Te słowa wypowiedział po pierwszej ligowej kolejce Jose Mourinho w studio Sky Sports. David Luiz musiał się więc bardzo szybko zaaklimatyzować na The Emirates – na pierwsze piekielnie kosztowne wtopy czekaliśmy bowiem zaledwie do trzeciej serii gier. Dziś maczał paluchy po same knykcie przy dwóch bramkach Liverpoolu w przegranym 1:3 spotkaniu na Anfield.

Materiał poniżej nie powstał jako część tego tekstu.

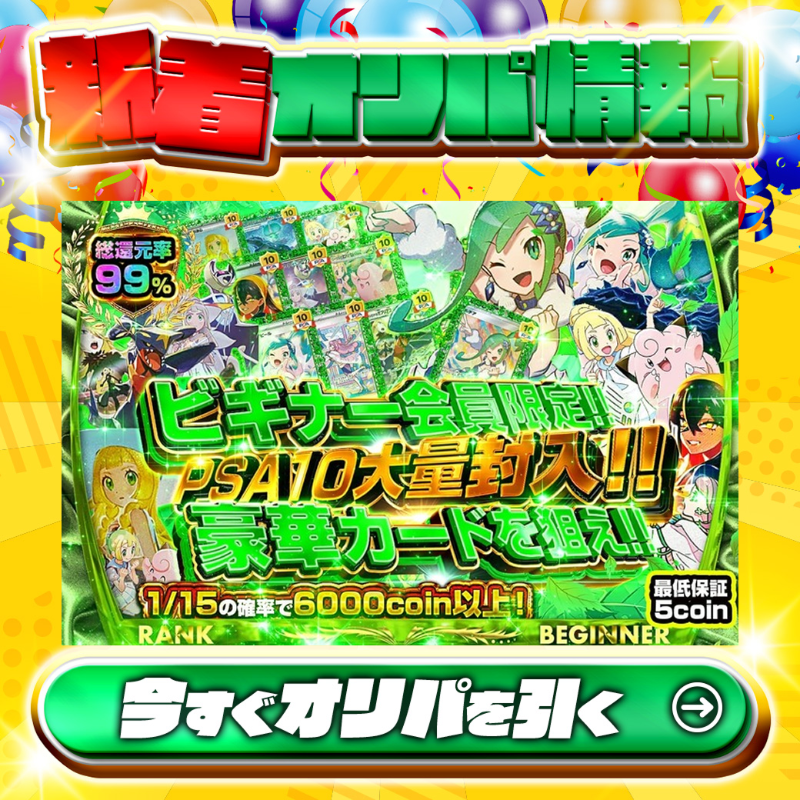jpn_tcg_center's tweet photo. 🔰ビギナー会員限定!!🔰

W systemie Luiza pierwsze zwarcie nastąpiło tuż po przerwie, kiedy kompletnie bez sensu – szczególnie w erze VAR – łapał za koszulkę wybiegającego w tempo do zagrania Firmino Salaha. Drugie – gdy ten sam Salah oszukał go po raz kolejny, obracając Brazylijczyka tak, że ten nie miał już prawa włączyć się do obrony w tej właśnie sytuacji. Egipcjanin nie miał za grosz litości – karnego wykorzystał pewnym uderzeniem po widłach, rajd rozpoczęty wkręceniem Luiza skończył pewnym strzałem w swoim stylu. Zejście z prawego skrzydła na lewą, płaskie uderzenie, kompletnie poza zasięgiem Bernda Leno.

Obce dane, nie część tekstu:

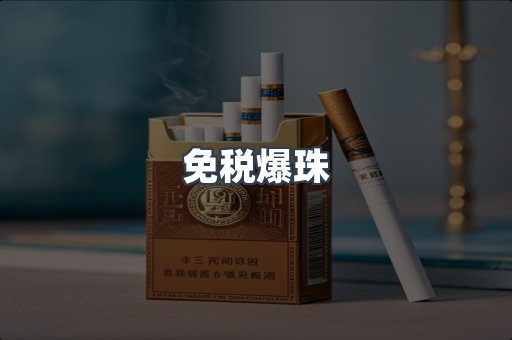 免税爆珠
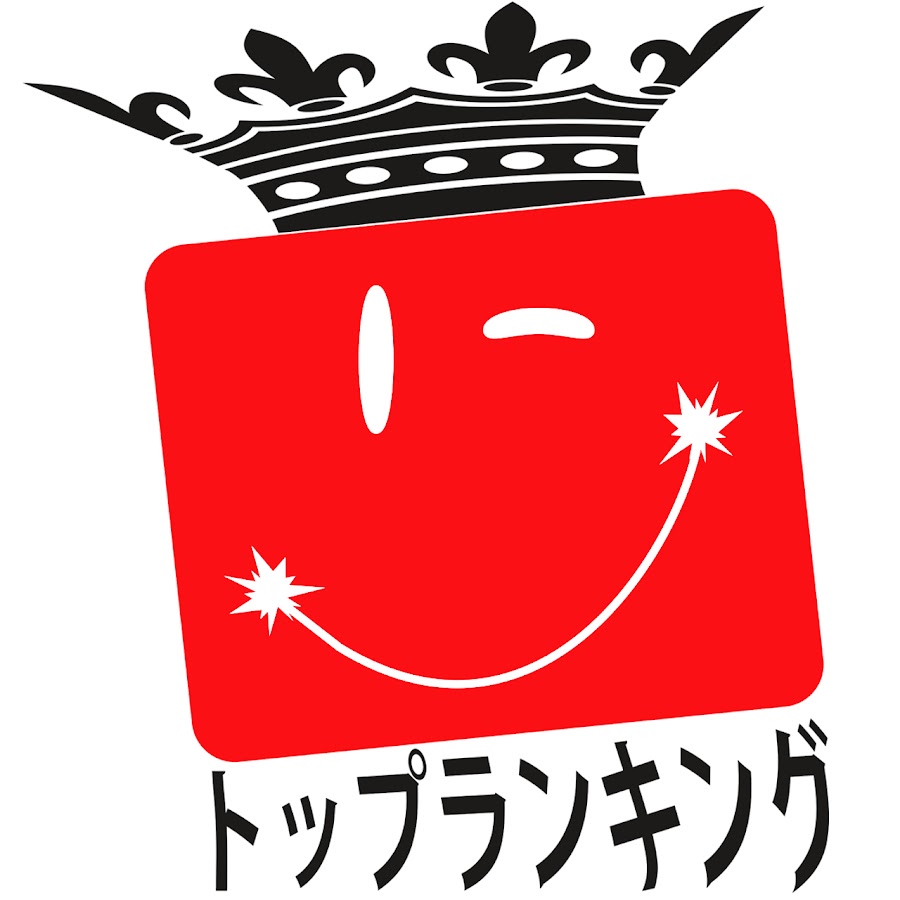 ãƒˆãƒƒãƒ—ãƒ©ãƒ³ã‚­ãƒ³ã‚° Avatar de chaîne YouTube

To były dwa ciosy, po których Arsenal po prostu nie miał już prawa się podnieść. Bo gdy w pierwszej części spotkania napoczynał Kanonierów Joel Matip po dziewiątej asyście w dziesiątym kolejnym meczu na Anfield Trenta Alexandra-Arnolda, można było się jeszcze łudzić. Adrian bowiem znów nie wyglądał najpewniej, tym razem nie strzelił gola przeciwnikiem, ale był bliski asysty. Gdyby tylko Aubameyang nieco skuteczniej go lobował, wynik otwarty zostałby nie przez Liverpool, a Arsenal.

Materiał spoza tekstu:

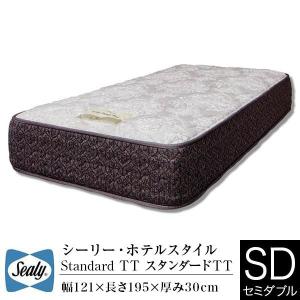 SEALY SPORTS シーリー リリース セミダブル スポーツ マットレス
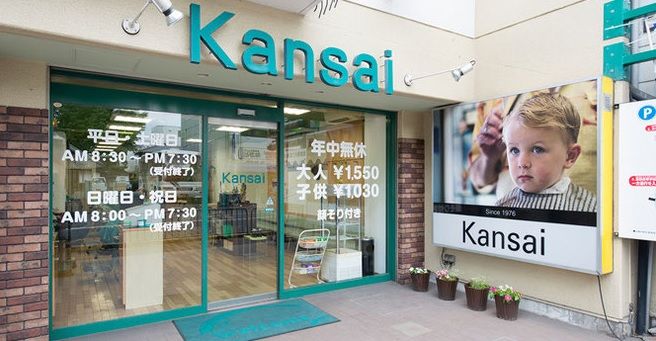 【近鉄高田市駅】≪休日選択可能≫≪社会保険完備≫努力した分、しっかり評価をしてもらえるサロンです！理容師としてのやりがいをしっかり感じられる環境★Kansai 高田店（カンサイタカダテン）から理容師（見習い・中習・技術者）の求人☆★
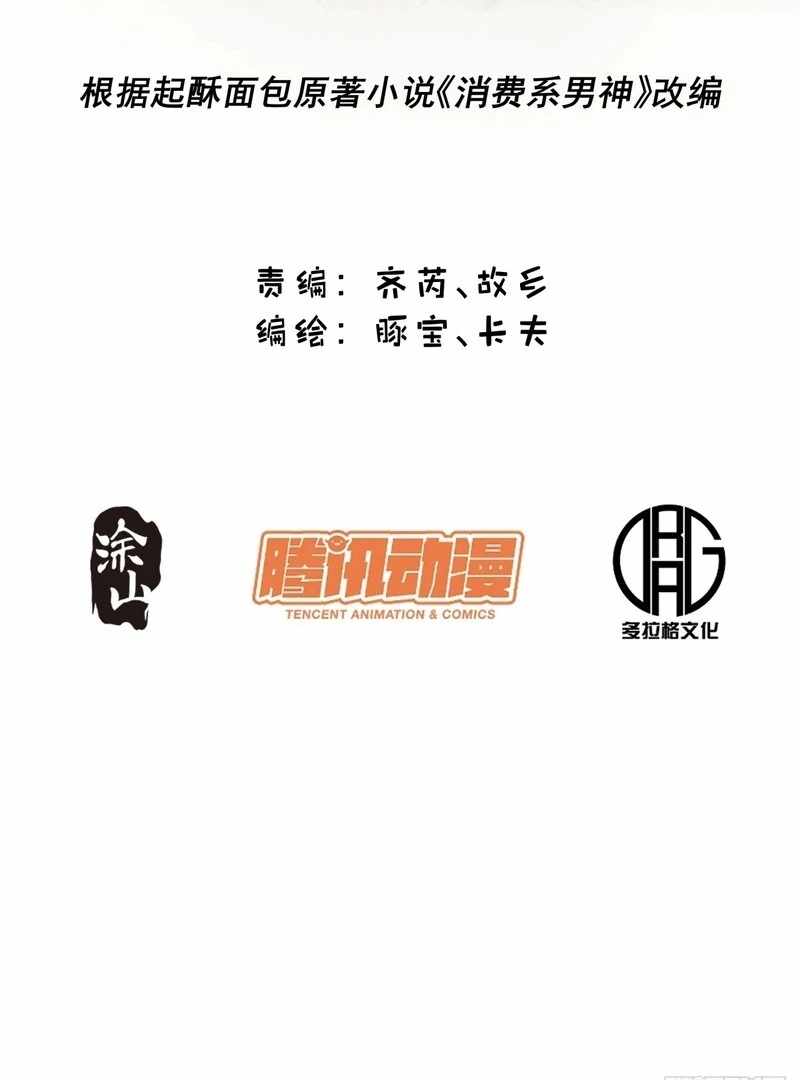 I Regressed to Level up Instead of Being a Simp Chapter 230 - Page 2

To, czego nie udało się dokonać Aubie, mógł zrobić debiutujący dziś Nicolas Pepe, który dwa razy – jeszcze nim Matip trafił na 1:0 – miał okazję uciszyć Anfield w piekielnie efektowny sposób. Uderzenie zza pola karnego minęło jednak bramkę o milimetry, a rajdowi po błędzie Hendersona zabrakło tylko wykończenia. Andrew Robertsona jednak jutro będą jeszcze boleć kostki po zakosie Iworyjczyka, gdy ten znalazł się z nim jeden na jeden.
Nie udało się jednak ani Pepe, ani Aubameyangowi, dopiero rezerwowy Lucas Torreira znalazł sposób na zepsucie nieco wieczora Adrianowi i milionom graczy Fantasy Premier League, którzy postawili na tego czy innego zawodnika z niezwykle w tej grze popularnej defensywy Liverpoolu. Nie zmienia ten gol jednak statystyki wybitnie niekorzystnej. Arsenal dziś nie wygrał bowiem 23. kolejnego starcia na boisku rywala z Big Six.
The Reds stają się zaś “Liderpoolem”, pozostając ostatnią ekipą w Premier League z kompletem zwycięstw – udało się bowiem ograć drugi aspirujący do tego miana zespół.